One should never have the open button holes cut until the sleeve length is exactly the length you wish. Shortening 1/2" from the shoulder can be done. Closing the bottom button hole would require reweaving the hole and would cost more than shortening from the top. Also, not all cloth can be successfully rewoven. If you are ordering from an off-shore source, have them ship the suit with out cutting the button holes. Ask for an allowance and have the button holes cut here!
Paul Winston
www.chipp2.com


----------



## PedanticTurkey (Jan 26, 2008)

Good advice from Mr. Winston. When I ordered my Chan suit in July (promised sometime this month!), I made sure to ask for no buttonholes on the sleeves. The tailor's response suggested to me that it was an unusual request.

I did however get him to promise to cut the sleeves if I decide to send the suit back for alterations.


----------



## WoolSilkCotton (Nov 15, 2005)

If the sleeves have 4 buttons on the cuff, your tailor could eliminate the furthest button, close the button hole (and, if done right, it will be virtually unnoticeable), and shorten the sleeve by 1/2". Bloomingdales did this for me on an off-the-rack Canali tuxedo.

Of note, when I buy a jacket or suit at Bergdorf-Goodman, and request functional buttons, the tailor will immediately measure and mark the sleeves, baste them up, and have me try it on to be sure the length is right. Only then will he accept the jacket for alteration.


----------

══════════════════════════════

EXERCISE BRIEF |
Write out the stretch of the thread on shortening suit sleeves from "If the sleeves" through "off-the-rack Canali tuxedo.", swapping "tuxedo" for "sport coat". The items are separate material, unconnected to the thread on suit sleeves.

[Excerpts of spatial question data]
══════════════════════════════

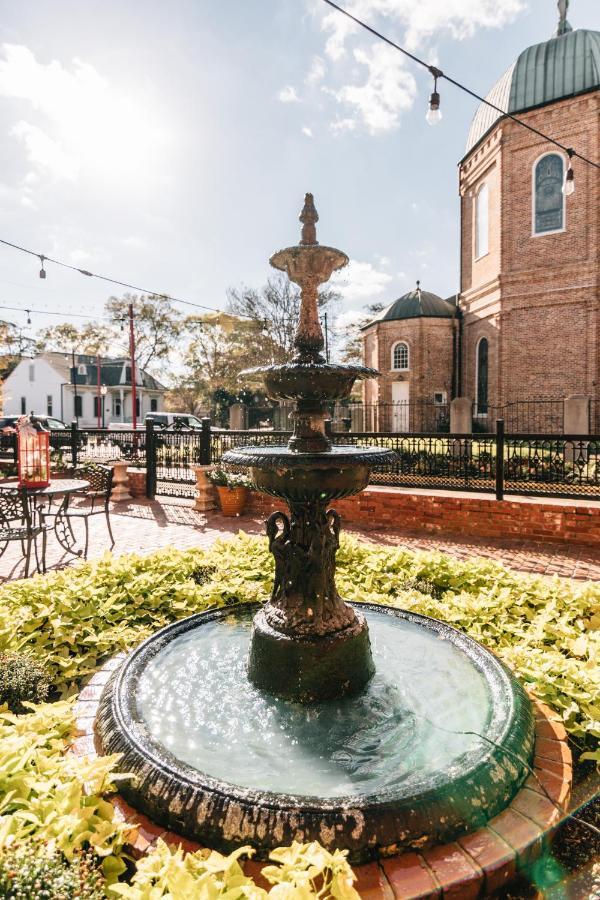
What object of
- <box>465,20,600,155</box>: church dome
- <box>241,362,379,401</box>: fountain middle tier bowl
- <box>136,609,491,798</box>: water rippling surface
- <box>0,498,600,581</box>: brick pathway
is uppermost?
<box>465,20,600,155</box>: church dome

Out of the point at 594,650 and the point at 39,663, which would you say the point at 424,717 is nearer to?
the point at 594,650

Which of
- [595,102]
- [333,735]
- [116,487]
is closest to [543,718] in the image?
[333,735]

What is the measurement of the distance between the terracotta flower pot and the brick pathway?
205mm

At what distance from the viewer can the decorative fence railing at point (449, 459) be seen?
760 centimetres

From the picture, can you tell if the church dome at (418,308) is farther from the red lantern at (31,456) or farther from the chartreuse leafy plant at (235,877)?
the chartreuse leafy plant at (235,877)

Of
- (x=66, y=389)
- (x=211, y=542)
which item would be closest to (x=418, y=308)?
(x=211, y=542)

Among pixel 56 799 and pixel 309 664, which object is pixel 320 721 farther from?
pixel 56 799

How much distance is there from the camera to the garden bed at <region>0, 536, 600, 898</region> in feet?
5.14

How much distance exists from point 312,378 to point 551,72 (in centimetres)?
2317

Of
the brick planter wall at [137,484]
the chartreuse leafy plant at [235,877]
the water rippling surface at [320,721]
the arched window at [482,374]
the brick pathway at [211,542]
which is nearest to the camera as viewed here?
the chartreuse leafy plant at [235,877]

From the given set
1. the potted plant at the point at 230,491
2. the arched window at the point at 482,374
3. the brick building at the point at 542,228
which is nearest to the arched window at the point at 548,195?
the brick building at the point at 542,228

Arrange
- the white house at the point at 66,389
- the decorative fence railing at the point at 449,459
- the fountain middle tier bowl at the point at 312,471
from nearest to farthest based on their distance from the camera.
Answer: the fountain middle tier bowl at the point at 312,471, the decorative fence railing at the point at 449,459, the white house at the point at 66,389

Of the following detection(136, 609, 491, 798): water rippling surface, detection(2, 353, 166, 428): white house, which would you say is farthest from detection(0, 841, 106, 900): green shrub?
detection(2, 353, 166, 428): white house

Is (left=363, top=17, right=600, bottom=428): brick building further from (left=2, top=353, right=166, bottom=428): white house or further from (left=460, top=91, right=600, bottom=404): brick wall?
(left=2, top=353, right=166, bottom=428): white house
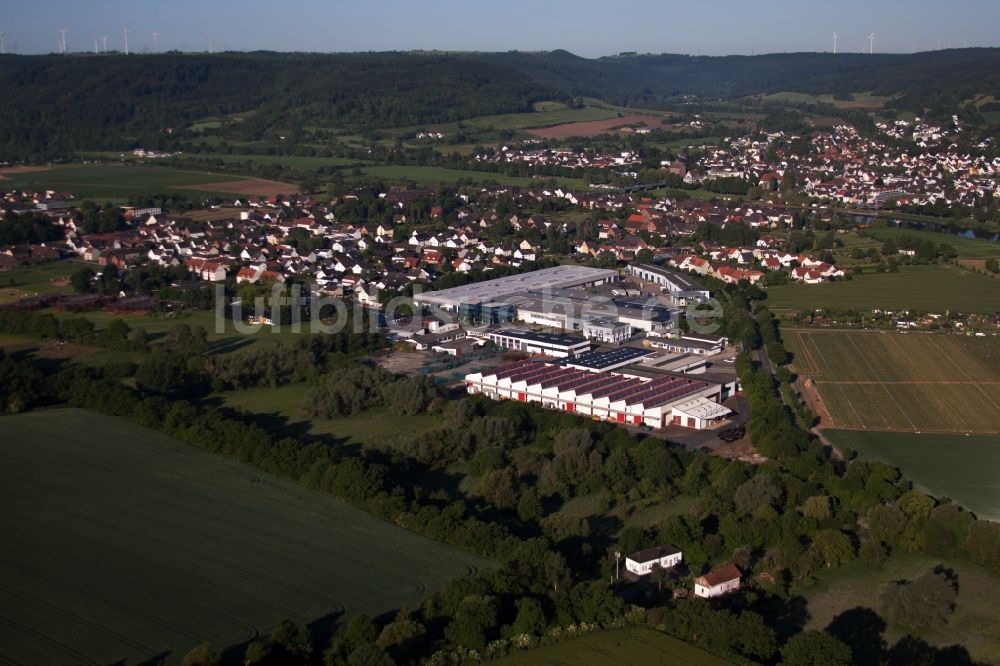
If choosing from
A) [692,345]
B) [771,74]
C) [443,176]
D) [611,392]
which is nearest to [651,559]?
[611,392]

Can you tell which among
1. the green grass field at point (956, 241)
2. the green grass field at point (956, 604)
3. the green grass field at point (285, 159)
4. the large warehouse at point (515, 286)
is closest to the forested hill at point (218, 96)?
the green grass field at point (285, 159)

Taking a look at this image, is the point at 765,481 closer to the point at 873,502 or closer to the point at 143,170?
the point at 873,502

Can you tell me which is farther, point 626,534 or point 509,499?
point 509,499

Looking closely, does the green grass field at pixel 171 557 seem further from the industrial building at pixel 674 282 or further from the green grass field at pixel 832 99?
the green grass field at pixel 832 99

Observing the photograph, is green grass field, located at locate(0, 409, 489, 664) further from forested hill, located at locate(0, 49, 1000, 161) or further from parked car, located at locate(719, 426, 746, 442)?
forested hill, located at locate(0, 49, 1000, 161)

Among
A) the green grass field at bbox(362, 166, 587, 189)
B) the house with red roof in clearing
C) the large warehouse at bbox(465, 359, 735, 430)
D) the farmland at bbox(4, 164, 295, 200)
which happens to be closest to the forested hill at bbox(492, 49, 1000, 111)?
the green grass field at bbox(362, 166, 587, 189)

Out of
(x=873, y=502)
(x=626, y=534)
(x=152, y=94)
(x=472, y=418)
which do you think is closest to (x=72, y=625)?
(x=626, y=534)

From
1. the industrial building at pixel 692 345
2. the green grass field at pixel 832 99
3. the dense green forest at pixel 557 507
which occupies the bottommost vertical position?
the dense green forest at pixel 557 507
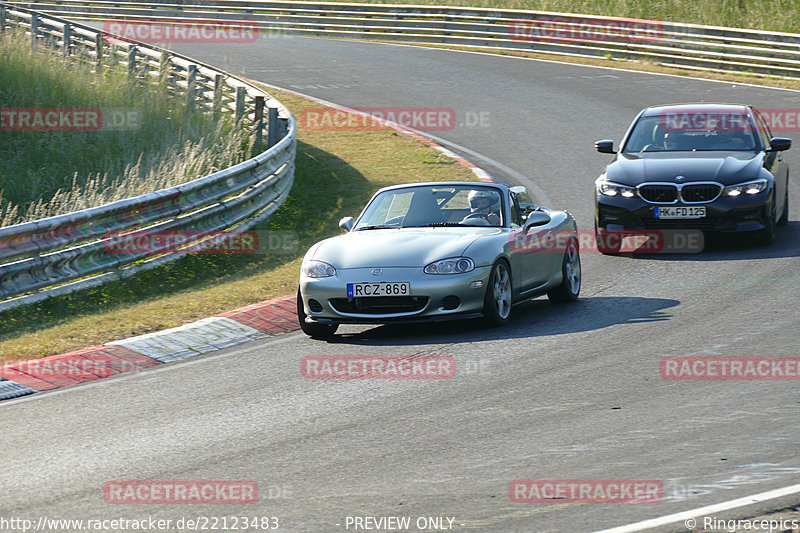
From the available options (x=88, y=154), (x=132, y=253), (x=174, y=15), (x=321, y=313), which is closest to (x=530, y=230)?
(x=321, y=313)

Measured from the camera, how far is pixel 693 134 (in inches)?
576

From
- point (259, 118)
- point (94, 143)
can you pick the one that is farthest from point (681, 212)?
point (94, 143)

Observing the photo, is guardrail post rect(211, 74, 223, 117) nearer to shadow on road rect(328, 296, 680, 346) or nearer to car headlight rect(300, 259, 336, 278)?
shadow on road rect(328, 296, 680, 346)

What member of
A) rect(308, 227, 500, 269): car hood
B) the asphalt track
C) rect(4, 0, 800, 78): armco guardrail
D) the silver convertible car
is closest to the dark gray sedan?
the asphalt track

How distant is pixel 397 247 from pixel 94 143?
35.0 feet

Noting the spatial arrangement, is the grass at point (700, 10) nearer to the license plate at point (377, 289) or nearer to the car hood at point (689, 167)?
the car hood at point (689, 167)

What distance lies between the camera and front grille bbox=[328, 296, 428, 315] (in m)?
9.77

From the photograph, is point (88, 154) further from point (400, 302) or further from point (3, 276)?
point (400, 302)

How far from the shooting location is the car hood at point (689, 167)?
44.2 feet

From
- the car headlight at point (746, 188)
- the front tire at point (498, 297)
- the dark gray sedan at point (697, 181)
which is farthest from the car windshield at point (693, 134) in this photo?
the front tire at point (498, 297)

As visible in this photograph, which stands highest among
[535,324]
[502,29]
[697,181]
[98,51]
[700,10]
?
[697,181]

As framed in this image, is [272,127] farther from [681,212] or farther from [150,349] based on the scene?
[150,349]

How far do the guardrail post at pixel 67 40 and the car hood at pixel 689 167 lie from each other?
1453 centimetres

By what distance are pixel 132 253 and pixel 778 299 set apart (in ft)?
21.9
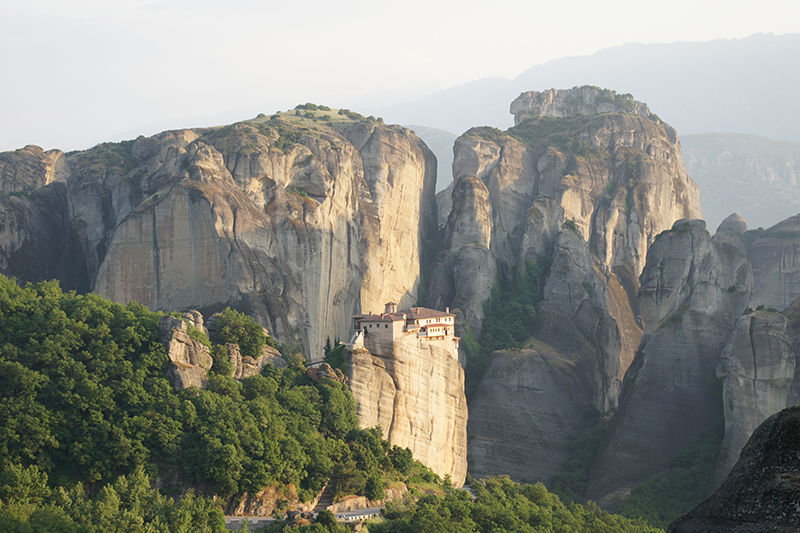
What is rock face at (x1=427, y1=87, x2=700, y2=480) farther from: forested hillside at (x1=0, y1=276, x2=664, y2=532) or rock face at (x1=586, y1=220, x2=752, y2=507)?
forested hillside at (x1=0, y1=276, x2=664, y2=532)

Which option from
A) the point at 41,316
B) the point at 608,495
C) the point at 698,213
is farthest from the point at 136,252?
the point at 698,213

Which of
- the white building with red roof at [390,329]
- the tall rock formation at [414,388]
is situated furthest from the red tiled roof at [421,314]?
the tall rock formation at [414,388]

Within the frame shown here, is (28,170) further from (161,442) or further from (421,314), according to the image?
(161,442)

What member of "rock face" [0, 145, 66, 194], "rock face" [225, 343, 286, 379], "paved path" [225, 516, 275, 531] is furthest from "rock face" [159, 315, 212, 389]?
"rock face" [0, 145, 66, 194]

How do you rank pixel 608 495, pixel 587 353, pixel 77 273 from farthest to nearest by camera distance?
pixel 587 353, pixel 77 273, pixel 608 495

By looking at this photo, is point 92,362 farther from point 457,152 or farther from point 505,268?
point 457,152

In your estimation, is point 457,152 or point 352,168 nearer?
point 352,168

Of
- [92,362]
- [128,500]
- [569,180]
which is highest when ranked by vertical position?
[569,180]

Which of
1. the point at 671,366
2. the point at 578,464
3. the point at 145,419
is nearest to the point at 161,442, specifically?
the point at 145,419
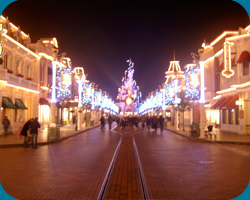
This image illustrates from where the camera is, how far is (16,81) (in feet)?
88.4

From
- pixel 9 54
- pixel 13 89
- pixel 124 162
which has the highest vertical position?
pixel 9 54

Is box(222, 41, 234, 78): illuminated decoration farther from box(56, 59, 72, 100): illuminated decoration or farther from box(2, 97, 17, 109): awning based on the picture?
box(2, 97, 17, 109): awning

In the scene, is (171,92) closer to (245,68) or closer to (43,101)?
(43,101)

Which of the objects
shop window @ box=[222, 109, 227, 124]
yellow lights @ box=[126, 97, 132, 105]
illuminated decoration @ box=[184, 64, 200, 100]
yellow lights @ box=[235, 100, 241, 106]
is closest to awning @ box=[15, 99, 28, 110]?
illuminated decoration @ box=[184, 64, 200, 100]

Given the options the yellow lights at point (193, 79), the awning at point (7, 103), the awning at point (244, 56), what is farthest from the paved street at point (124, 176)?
the yellow lights at point (193, 79)

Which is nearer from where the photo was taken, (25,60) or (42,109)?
(25,60)

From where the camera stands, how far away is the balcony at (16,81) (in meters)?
22.7

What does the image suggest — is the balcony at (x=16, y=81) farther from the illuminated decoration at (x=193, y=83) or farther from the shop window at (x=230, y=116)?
the shop window at (x=230, y=116)

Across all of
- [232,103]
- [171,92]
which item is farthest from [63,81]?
[171,92]

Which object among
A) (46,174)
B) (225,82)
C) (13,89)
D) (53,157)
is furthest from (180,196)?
(225,82)

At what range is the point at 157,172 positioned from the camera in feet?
31.5

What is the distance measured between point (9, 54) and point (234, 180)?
2411 cm

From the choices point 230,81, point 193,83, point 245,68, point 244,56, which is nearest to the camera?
point 244,56

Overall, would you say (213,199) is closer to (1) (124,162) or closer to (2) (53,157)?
(1) (124,162)
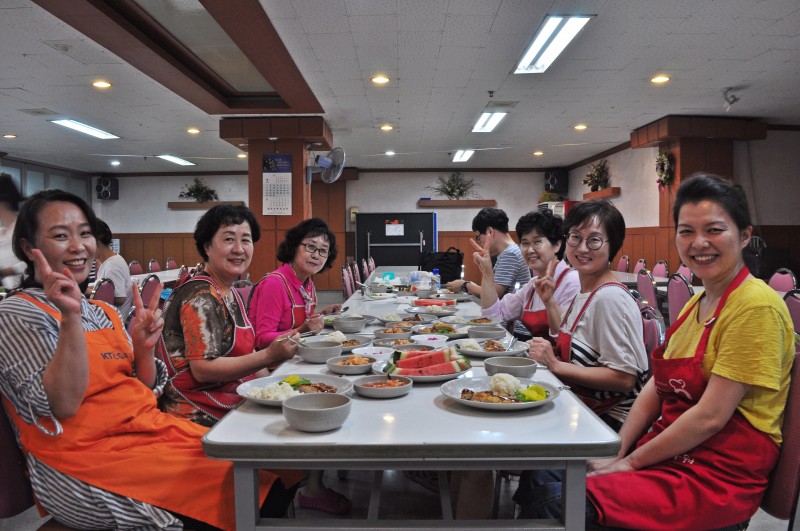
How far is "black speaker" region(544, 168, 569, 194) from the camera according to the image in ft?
42.9

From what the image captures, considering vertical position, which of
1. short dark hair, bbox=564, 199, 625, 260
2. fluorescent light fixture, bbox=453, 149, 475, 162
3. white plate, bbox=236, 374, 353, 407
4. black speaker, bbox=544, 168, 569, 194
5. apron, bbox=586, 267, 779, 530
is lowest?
apron, bbox=586, 267, 779, 530

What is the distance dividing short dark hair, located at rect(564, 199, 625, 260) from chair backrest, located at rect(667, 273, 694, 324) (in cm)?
Result: 266

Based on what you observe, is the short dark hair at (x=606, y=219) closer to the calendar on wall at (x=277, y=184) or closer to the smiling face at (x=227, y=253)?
the smiling face at (x=227, y=253)

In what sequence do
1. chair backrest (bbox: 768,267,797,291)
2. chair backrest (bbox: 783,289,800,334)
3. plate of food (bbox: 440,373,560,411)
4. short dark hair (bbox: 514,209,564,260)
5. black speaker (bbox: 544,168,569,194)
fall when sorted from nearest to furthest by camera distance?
plate of food (bbox: 440,373,560,411) < chair backrest (bbox: 783,289,800,334) < short dark hair (bbox: 514,209,564,260) < chair backrest (bbox: 768,267,797,291) < black speaker (bbox: 544,168,569,194)

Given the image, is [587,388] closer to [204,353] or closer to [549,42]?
[204,353]

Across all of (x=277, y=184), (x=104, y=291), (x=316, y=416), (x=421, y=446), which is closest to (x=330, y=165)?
(x=277, y=184)

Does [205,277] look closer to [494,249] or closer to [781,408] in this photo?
[781,408]

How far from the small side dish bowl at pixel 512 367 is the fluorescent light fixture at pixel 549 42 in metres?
3.54

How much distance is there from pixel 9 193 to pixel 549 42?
4454 millimetres

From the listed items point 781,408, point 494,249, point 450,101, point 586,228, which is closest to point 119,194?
point 450,101

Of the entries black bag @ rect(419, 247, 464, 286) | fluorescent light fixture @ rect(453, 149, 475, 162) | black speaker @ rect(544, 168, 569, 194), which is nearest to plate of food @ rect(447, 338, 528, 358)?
black bag @ rect(419, 247, 464, 286)

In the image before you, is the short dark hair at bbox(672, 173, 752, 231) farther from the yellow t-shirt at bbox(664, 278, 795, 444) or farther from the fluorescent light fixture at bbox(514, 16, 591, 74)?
the fluorescent light fixture at bbox(514, 16, 591, 74)

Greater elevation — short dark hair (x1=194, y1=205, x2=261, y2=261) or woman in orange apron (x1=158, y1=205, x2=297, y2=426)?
short dark hair (x1=194, y1=205, x2=261, y2=261)

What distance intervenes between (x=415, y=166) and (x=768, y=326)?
12.0 metres
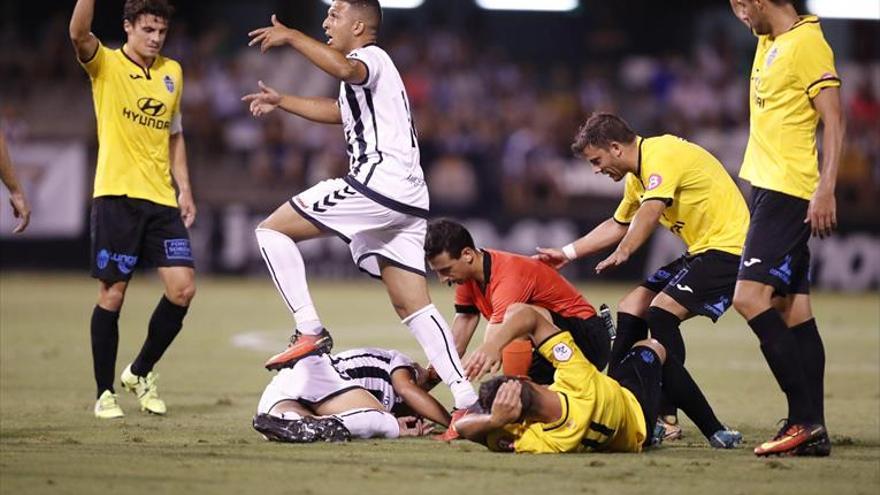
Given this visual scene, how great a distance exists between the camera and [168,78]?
29.7ft

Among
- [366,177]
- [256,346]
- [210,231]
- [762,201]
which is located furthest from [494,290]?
[210,231]

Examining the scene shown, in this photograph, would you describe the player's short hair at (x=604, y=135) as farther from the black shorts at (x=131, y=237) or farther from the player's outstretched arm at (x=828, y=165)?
the black shorts at (x=131, y=237)

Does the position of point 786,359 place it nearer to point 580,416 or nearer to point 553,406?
point 580,416

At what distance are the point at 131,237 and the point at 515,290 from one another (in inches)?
111

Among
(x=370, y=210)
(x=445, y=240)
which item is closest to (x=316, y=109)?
(x=370, y=210)

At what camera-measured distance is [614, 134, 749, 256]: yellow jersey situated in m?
7.73

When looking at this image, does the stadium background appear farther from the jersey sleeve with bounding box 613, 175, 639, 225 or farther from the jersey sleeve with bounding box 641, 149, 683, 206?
the jersey sleeve with bounding box 641, 149, 683, 206

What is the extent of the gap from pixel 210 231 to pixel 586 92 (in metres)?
7.82

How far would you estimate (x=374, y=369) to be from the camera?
309 inches

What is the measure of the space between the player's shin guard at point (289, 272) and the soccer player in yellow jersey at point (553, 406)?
973 millimetres

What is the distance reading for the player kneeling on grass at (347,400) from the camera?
7332mm

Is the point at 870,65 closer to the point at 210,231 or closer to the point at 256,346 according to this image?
the point at 210,231

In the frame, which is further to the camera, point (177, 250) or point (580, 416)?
point (177, 250)

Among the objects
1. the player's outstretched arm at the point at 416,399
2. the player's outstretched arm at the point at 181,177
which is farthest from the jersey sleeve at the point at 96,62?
the player's outstretched arm at the point at 416,399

══════════════════════════════

OUTPUT FOR THIS TASK |
If the sleeves have 4 buttons on the cuff, your tailor could eliminate the furthest button, close the button hole (and, if done right, it will be virtually unnoticeable), and shorten the sleeve by 1/2". Bloomingdales did this for me on an off-the-rack Canali sport coat.